• [Testo di studio]
Cercheremo di ottenere dei nanomateriali la cui forma geometrica cambi nel tempo e su scale di tempi significative per l’utilizzo clinico

Uno dei limiti principali delle nanomedicine è la tendenza ad accumularsi nell’organismo e a persistere anche per tempi molto lunghi. Se invece il materiale utilizzato ha una struttura quadridimensionale, cioè tende a biodegradarsi spontaneamente o in seguito ad un stimolo esterno, la sua biopersistenza è drasticamente ridotta. Per funzionare in modo efficace il processo di biodegradazione deve avvenire in tempi tali da consentire da un lato la rimozione delle nanoparticelle dall’organismo, dall’altro lato l’azione terapeutica o diagnostica delle nanomedicine.

“Per ottenere la proprietà quadridimensionale – spiega Amendola – si deve far ricorso a materiali che abbiano una struttura particolare, ‘labile’. Il nostro gruppo cercherà di trovare questa capacità in sistemi di leghe metalliche metastabili, leghe cioè che tendono spontaneamente a cambiare struttura nel tempo e ad evolvere verso altre strutture termodinamicamente stabili. Ottenere leghe metastabili non è semplice, specie su dimensioni nanometriche: per raggiungere lo scopo si utilizzerà una tecnica detta ‘ablazione laser in liquido’, in cui ho maturato esperienza”. Con questo metodo, i nanomateriali sono generati direttamente in soluzione liquida tramite un processo rapidissimo, che dura meno di un milionesimo di secondo. È una procedura a basso costo e green, che non utilizza sostanze tossiche o inquinanti. Per comporre la lega si vanno a selezionare gli elementi che devono consentire di svolgere le funzioni diagnostiche e terapeutiche, dunque funzioni di agente di contrasto per imaging per risonanza magnetica o Tac, o funzioni di sensibilizzatore per radioterapie o per rilascio di sostanze chemioterapiche. “Gli elementi – approfondisce il docente – vengono selezionati tra quelli notoriamente biocompatibili, ad esempio l’oro, al contrario di alcuni approcci chemioterapici tradizionali o anche di altre sostanze usate in nanomedicina, che possono avere effetti collaterali significativi ad alte dosi o per tempi lunghi”.

• [Dati forniti]
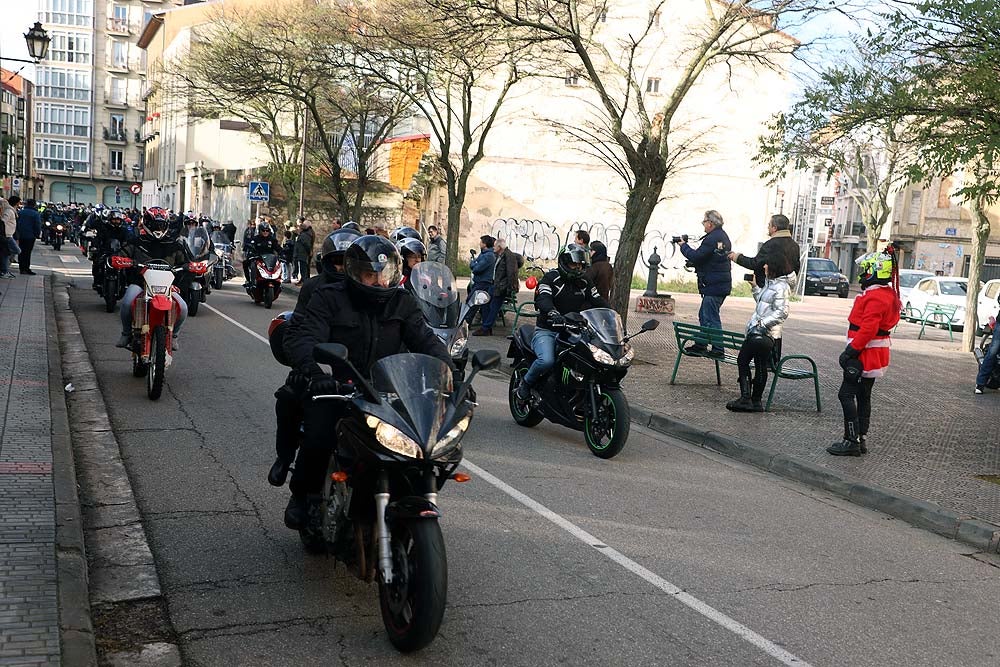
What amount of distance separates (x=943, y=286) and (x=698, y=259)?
20024mm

• [Esercizio] Secondo il testo di studio, quanto dura il processo con cui l'ablazione laser in liquido genera i nanomateriali?

• [Risultato esercizio] Meno di un milionesimo di secondo.